Provisioning for the Schools
Providing for the technology requirements of 30 far-flung schools with intense computing requirements falls to Josh Blazer, the regional director of technology, at The Art Institutes. He has to purchase workstations for the different schools according to their student population.
At The Art Institutes, workstations occupy classrooms and fill dedicated computer labs. The workstations are a mix of HPs and Macs. A small school might have 50 workstations. A large school could have twenty labs each with twenty workstations. All told, a single school could have more than 500 machines to manage.
A central group makes sets the purchasing standards for all 30 schools. Blazer says that about eight people form the hardware committee, including directors of technology at the schools. "We create the standards by which all the schools make their purchases, including vendor selection." Blazer says, "We've chosen to remain with HP as the primary vendor for workstations."
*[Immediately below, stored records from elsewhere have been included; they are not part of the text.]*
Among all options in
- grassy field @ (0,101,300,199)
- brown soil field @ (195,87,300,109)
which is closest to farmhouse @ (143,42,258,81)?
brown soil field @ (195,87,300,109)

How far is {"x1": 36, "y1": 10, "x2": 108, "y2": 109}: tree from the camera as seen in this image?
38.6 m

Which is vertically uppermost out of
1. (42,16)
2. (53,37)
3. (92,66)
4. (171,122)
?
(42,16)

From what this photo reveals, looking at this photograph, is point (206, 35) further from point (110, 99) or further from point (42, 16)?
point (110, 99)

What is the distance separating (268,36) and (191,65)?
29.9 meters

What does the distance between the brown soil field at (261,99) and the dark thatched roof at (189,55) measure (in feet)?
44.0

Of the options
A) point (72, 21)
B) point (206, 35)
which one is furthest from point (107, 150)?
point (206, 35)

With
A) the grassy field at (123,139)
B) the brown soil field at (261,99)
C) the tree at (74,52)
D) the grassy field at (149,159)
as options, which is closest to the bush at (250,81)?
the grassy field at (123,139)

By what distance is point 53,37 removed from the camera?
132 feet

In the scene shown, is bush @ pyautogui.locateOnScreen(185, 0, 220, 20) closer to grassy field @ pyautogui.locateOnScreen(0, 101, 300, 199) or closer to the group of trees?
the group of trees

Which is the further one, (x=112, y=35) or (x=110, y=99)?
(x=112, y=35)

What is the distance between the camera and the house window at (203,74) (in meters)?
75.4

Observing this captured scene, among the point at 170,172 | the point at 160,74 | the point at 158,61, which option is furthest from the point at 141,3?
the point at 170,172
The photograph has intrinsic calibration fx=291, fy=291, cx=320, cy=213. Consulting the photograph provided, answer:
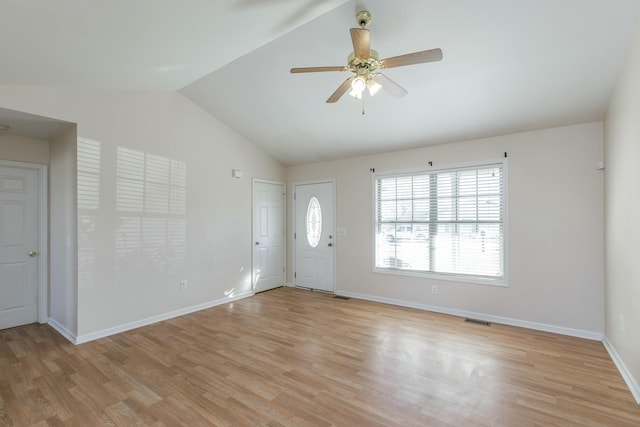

Blazer notes that The Art Institutes have had a long history with HP, using their products for the last ten years. Among the main reason for using HP as an exclusive provider of workstations is the manner in which they've responded to comments from the The Art Institutes. "HP has consistently listened to us. They've been willing to incorporate changes into their workstation design based on our needs and input."
Such receptivity is a sign of The Art Institutes' purchasing power. It makes new workstation purchases every six months, and keeps the workstations it buys in circulation for three years. Workstations taken out of the computer labs after three years are sometimes put to other uses around the schools.
During the last two purchasing rounds, The Art Institutes bought the HP xw4100 and, previously, the xw5000. Each was set at a gigabyte of RAM and came with high-end video cards, the NVIDIA Quadro4 980 XGL, and before that the 900 XGL.
"We tend to purchase at the midlevel of the model range," says Blazer, "and then bump up the memory and graphics since we have high requirements in those areas."
The machines are generally installed with software from either Apple or Microsoft, the Macromedia suite, a collection of Adobe programs, and tools from Discreet. Specialized labs, such as those for audio/visual work, get Final Cut Pro and After Effects.
Blazer says that the software put into the workstations run the gamut of available productivity titles. "The primary users of our computer labs are using tools for multimedia, Web, animation, graphic design, and illustration coursework." Blazer says, "There are twenty to thirty programs of study, and we install the software they're at all likely to need."
Brand identity comes into the thinking, as The Art Institutes wants students to be familiar with the machines that they will inevitably end up using in the workplace. Benchmarking tests with other brands of workstations have reassured Blazer that the workstations they are buying remain consistently in the top rankings. But mostly, Blazer points out that past satisfaction points to future happiness. "They've been reliable, providing support when we've needed it and meeting our critical requirements." Blazer says, "There's no reason to disrupt that."